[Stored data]

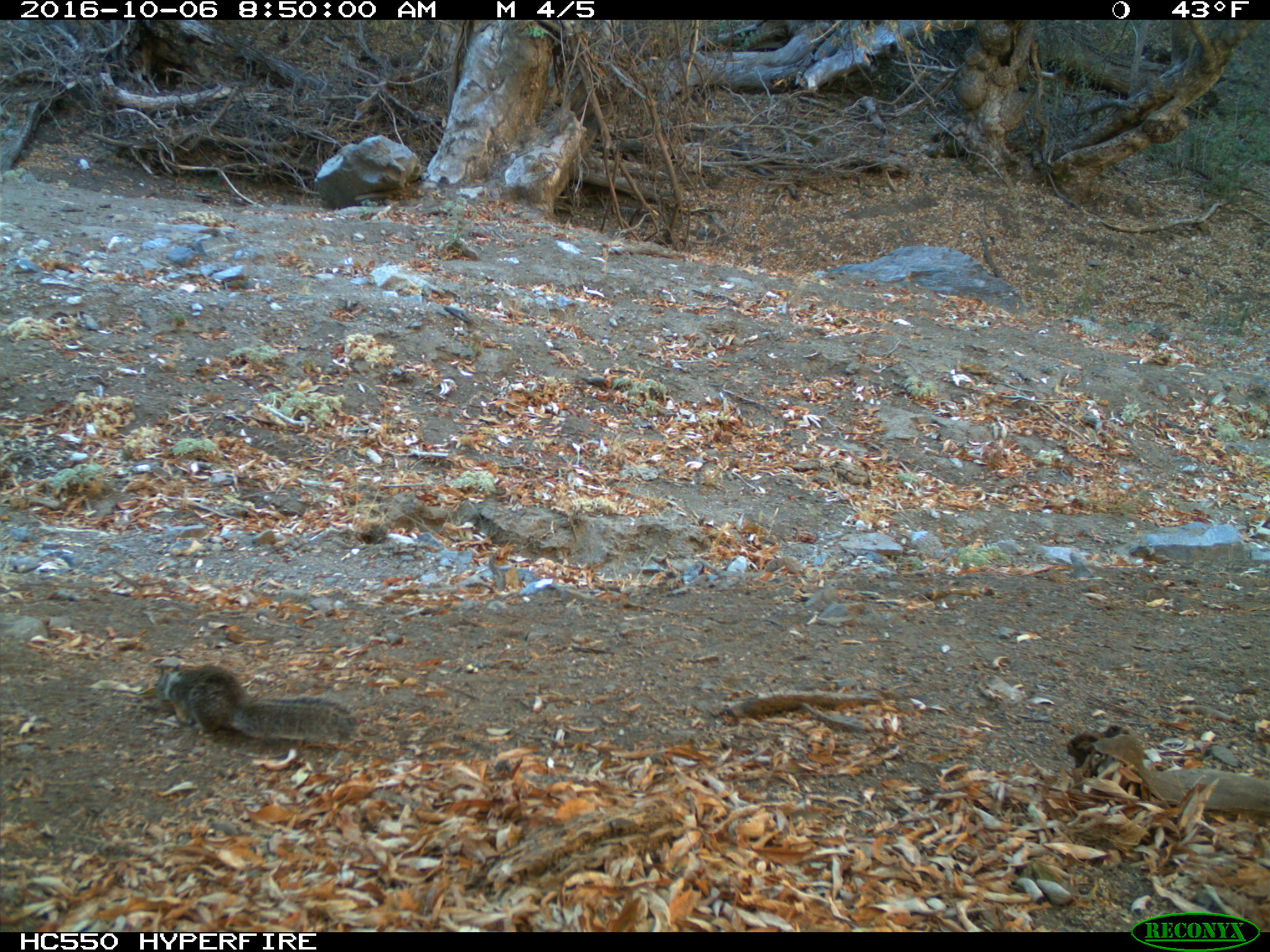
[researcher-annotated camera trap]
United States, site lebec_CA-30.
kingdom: Animalia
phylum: Chordata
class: Mammalia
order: Rodentia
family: Sciuridae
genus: Otospermophilus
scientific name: Otospermophilus beecheyi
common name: california ground squirrel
Otospermophilus beecheyi (california ground squirrel).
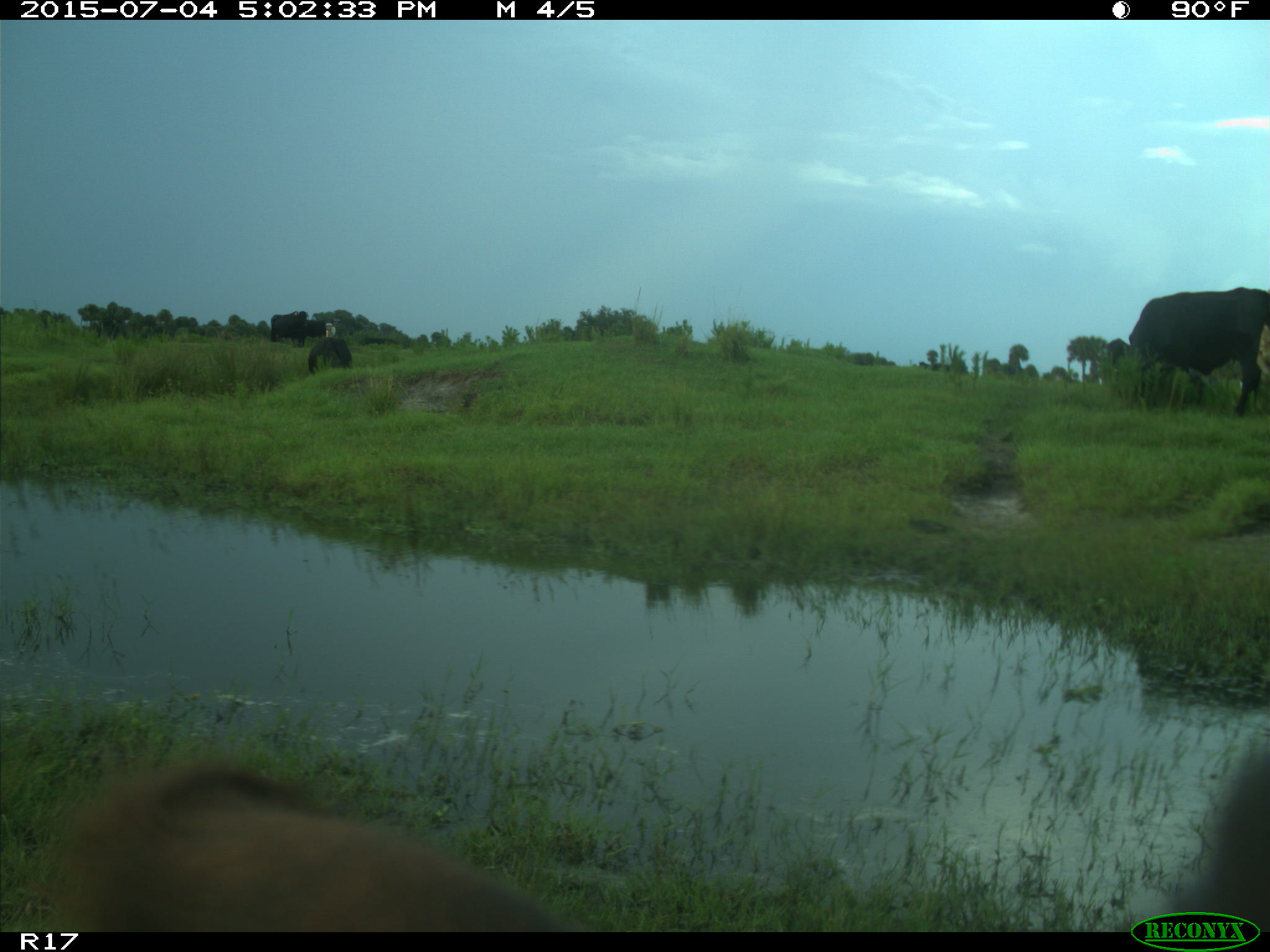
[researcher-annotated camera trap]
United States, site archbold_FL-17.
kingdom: Animalia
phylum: Chordata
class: Mammalia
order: Artiodactyla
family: Bovidae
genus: Bos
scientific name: Bos taurus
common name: domestic cow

## WORK REQUIRED
The records need to be restated word for word, minus any images.

## RESULT OF THE TASK
[researcher-annotated camera trap]
United States, site lebec_CA-30.
kingdom: Animalia
phylum: Chordata
class: Mammalia
order: Rodentia
family: Sciuridae
genus: Otospermophilus
scientific name: Otospermophilus beecheyi
common name: california ground squirrel
Otospermophilus beecheyi (california ground squirrel).
[researcher-annotated camera trap]
United States, site archbold_FL-17.
kingdom: Animalia
phylum: Chordata
class: Mammalia
order: Artiodactyla
family: Bovidae
genus: Bos
scientific name: Bos taurus
common name: domestic cow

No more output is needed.